Unilever‘s Dutch shareholders agree to move the FMCG producer to London. Despite the threat of a departure penalty of 11 billion euros, the shareholders voted almost unanimously in favour.
Green light in the Netherlands
At Unilever’s Dutch shareholders’ meeting more than 99% voted in favour of the move to the UK, according to RTL. The vote was an important step in the so-called “unification” of the brand manufacturer, which wants to move away from its dual British-Dutch structure. After negotiations with both governments and consultation rounds with the company’s shareholders, the decision has now been made to become fully British.
The British shareholders now also have to give their formal consent. This will be done at a shareholders’ meeting on 12 October.

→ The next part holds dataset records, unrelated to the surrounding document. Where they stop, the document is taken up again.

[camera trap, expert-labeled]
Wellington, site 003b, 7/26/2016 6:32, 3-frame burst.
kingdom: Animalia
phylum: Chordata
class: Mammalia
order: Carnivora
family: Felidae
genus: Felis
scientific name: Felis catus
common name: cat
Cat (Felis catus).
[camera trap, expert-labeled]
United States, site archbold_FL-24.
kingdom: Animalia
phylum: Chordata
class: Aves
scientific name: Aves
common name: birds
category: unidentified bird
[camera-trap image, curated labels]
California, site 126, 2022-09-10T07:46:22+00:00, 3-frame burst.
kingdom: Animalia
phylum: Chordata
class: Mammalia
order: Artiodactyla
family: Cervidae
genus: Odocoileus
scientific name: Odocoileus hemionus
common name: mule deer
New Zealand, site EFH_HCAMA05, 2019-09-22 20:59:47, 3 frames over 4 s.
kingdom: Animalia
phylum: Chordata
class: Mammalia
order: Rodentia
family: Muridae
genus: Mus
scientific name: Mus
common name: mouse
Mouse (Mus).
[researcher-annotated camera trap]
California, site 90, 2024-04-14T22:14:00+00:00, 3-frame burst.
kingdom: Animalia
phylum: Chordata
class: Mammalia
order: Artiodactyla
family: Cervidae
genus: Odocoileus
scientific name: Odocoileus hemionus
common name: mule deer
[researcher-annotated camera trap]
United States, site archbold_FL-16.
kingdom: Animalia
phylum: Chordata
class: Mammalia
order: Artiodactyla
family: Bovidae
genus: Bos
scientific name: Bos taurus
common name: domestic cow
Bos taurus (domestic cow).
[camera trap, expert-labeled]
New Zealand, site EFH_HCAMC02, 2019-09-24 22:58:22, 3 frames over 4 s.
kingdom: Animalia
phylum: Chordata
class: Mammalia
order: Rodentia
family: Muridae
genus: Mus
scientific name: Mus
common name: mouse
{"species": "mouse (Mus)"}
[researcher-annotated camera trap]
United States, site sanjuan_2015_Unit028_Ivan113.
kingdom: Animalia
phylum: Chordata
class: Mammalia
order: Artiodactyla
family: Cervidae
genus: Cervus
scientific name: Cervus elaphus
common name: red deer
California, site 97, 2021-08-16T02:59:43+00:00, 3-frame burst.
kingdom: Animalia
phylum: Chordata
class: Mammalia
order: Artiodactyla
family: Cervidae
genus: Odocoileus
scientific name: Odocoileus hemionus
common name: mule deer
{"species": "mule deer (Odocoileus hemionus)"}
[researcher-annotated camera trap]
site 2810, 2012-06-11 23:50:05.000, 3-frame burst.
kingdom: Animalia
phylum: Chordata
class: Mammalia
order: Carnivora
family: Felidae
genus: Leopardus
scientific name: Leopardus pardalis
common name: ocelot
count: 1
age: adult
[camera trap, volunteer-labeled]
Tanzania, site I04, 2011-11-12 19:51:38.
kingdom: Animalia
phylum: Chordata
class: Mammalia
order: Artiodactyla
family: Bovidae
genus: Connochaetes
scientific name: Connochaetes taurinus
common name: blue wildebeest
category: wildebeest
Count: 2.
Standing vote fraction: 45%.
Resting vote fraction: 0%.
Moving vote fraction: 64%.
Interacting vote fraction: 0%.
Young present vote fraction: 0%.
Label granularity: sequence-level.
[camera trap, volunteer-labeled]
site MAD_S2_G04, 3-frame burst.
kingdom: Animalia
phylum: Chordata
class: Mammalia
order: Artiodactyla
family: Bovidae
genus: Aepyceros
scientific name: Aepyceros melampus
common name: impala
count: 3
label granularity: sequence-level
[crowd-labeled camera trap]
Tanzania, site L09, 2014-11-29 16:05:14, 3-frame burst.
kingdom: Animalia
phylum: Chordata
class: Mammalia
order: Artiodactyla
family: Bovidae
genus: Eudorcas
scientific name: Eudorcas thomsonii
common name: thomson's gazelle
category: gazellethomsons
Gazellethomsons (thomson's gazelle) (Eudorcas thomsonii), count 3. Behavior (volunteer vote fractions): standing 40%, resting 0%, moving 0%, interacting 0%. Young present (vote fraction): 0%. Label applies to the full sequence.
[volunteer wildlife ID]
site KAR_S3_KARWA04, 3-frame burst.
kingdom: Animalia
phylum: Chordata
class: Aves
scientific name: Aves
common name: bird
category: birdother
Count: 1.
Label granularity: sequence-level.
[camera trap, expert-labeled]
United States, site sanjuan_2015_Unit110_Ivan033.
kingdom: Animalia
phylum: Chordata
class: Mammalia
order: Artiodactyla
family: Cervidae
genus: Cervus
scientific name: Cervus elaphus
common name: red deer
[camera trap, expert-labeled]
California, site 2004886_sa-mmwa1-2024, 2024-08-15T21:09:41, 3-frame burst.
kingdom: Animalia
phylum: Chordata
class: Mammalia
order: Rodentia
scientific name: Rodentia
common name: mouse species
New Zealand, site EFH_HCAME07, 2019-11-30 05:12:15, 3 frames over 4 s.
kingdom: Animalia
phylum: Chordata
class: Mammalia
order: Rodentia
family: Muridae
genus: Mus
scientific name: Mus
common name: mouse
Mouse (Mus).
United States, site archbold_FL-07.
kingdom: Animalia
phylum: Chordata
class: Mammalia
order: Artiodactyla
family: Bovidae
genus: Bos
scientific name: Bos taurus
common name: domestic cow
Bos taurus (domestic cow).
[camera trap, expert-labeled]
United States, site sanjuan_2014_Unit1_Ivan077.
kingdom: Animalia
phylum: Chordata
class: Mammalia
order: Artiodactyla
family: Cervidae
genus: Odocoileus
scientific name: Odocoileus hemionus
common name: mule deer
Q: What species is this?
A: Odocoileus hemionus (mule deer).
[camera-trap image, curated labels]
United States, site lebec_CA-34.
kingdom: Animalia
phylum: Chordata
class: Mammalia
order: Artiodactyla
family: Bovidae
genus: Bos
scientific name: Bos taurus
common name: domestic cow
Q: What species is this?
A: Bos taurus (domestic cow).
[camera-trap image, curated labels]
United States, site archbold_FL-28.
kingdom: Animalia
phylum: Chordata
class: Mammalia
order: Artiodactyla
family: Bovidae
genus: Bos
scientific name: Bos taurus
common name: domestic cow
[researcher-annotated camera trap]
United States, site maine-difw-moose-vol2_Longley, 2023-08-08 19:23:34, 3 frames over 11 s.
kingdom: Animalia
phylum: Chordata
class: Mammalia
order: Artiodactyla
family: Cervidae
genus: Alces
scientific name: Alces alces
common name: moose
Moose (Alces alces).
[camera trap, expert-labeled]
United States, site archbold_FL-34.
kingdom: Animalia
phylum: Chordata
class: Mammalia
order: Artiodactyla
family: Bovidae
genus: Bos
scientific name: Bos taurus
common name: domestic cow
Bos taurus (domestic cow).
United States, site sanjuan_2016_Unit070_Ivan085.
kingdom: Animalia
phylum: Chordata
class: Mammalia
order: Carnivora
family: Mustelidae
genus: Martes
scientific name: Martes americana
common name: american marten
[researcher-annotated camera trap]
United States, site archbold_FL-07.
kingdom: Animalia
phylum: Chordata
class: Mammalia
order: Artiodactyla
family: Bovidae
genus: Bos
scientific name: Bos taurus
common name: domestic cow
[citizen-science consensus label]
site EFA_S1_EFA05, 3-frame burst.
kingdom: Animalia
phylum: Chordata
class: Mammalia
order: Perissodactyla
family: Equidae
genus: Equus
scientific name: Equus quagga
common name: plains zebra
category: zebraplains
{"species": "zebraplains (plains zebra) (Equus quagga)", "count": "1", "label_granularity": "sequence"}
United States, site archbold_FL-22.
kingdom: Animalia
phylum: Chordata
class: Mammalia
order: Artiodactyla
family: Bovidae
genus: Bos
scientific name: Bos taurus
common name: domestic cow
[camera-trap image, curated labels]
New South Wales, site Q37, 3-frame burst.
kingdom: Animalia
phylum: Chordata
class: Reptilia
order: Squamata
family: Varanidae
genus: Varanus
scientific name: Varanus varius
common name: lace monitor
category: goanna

In principle, following their green light, Unilever should be able to cross the Channel definitively by 22 November.
Penalty of 11 billion euros?
Even though a legislative proposal is still trying to throw a spanner in the works in the Netherlands: the GroenLinks party wants to introduce an ‘exit levy’ whereby companies leaving the Netherlands will have to pay a penalty. For Unilever, the fine could amount to 11 billion euros. Shareholders would have to pay a dividend tax, which the company would have to collect and pay over several years.
However, one of the reasons for moving to London was precisely because there would then be no additional dividend tax for investors. Unilever calls the proposal contrary to European rules (including those on the free movement of capital) and the tax treaty between the UK and the Netherlands, but legal experts fear that these arguments are incorrect. If the proposal is passed by parliament, the company has already promised to abandon its relocation plans.